*** Opening AVAILABLE DATA ***
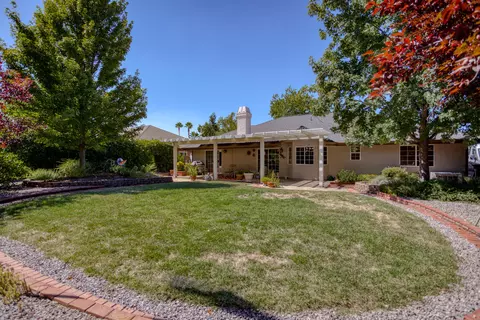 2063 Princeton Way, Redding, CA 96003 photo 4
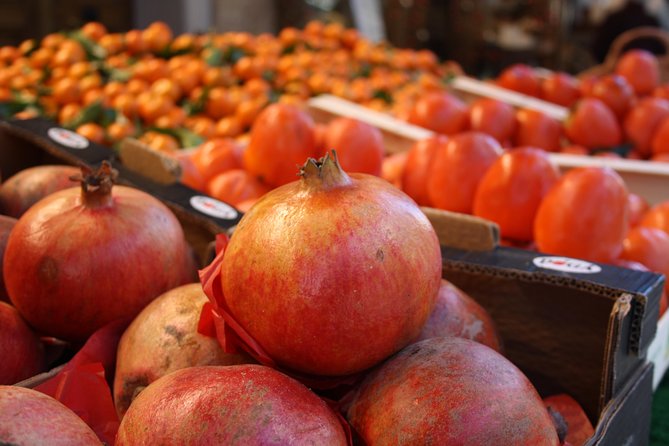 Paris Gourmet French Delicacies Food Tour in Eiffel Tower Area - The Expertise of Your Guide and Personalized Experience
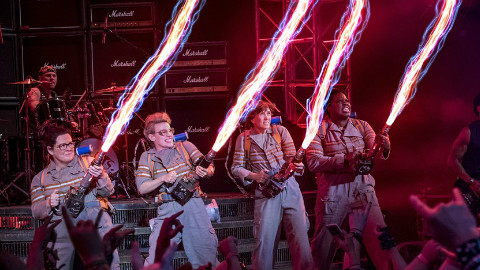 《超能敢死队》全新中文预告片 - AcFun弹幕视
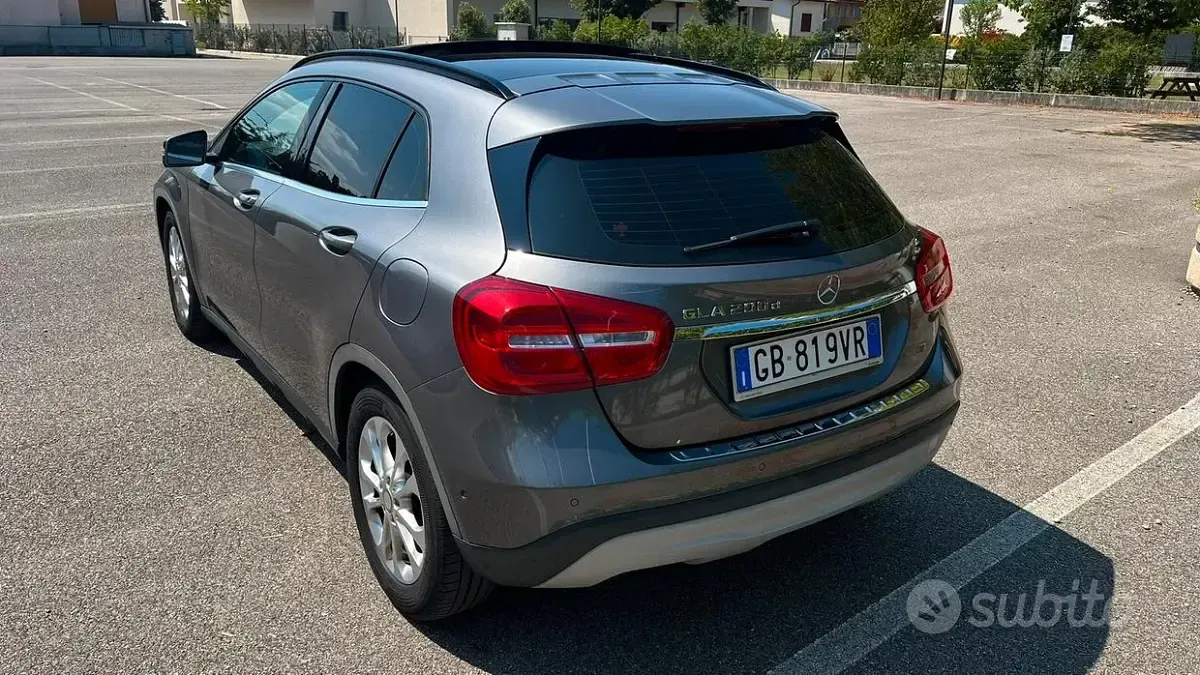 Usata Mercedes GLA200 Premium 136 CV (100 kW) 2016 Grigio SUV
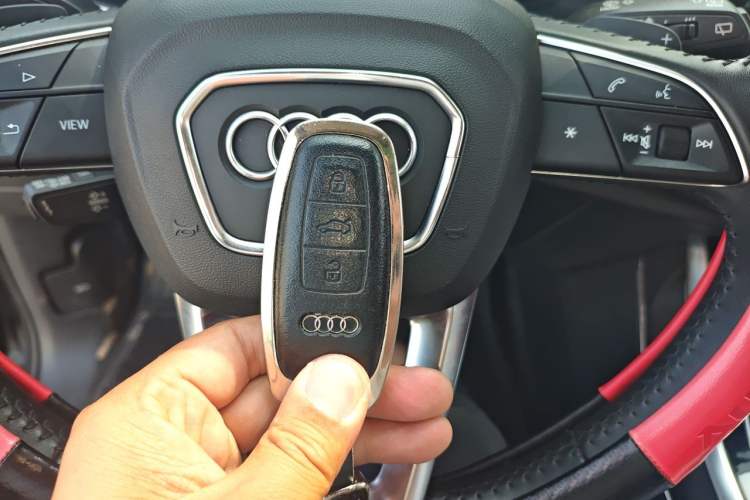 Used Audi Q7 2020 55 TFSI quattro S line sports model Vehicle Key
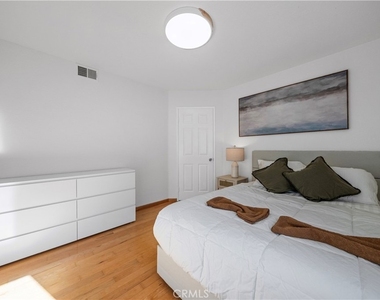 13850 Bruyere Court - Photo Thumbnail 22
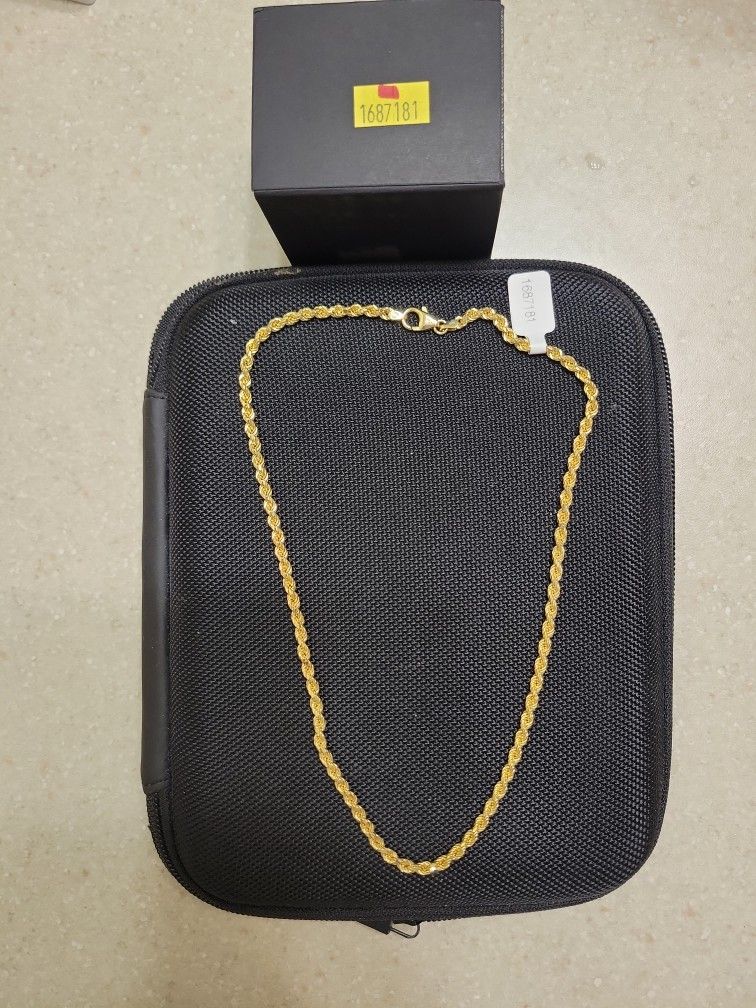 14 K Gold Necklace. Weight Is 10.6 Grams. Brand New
*** Closing AVAILABLE DATA ***
■ TASK DIRECTIONS ■
Leave out the pictures, and write out exactly the lines from the line containing "Usata Mercedes GLA200" through the end of the records above.

■ RESPONSE ■
 Usata Mercedes GLA200 Premium 136 CV (100 kW) 2016 Grigio SUV
 Used Audi Q7 2020 55 TFSI quattro S line sports model Vehicle Key
 13850 Bruyere Court - Photo Thumbnail 22
 14 K Gold Necklace. Weight Is 10.6 Grams. Brand New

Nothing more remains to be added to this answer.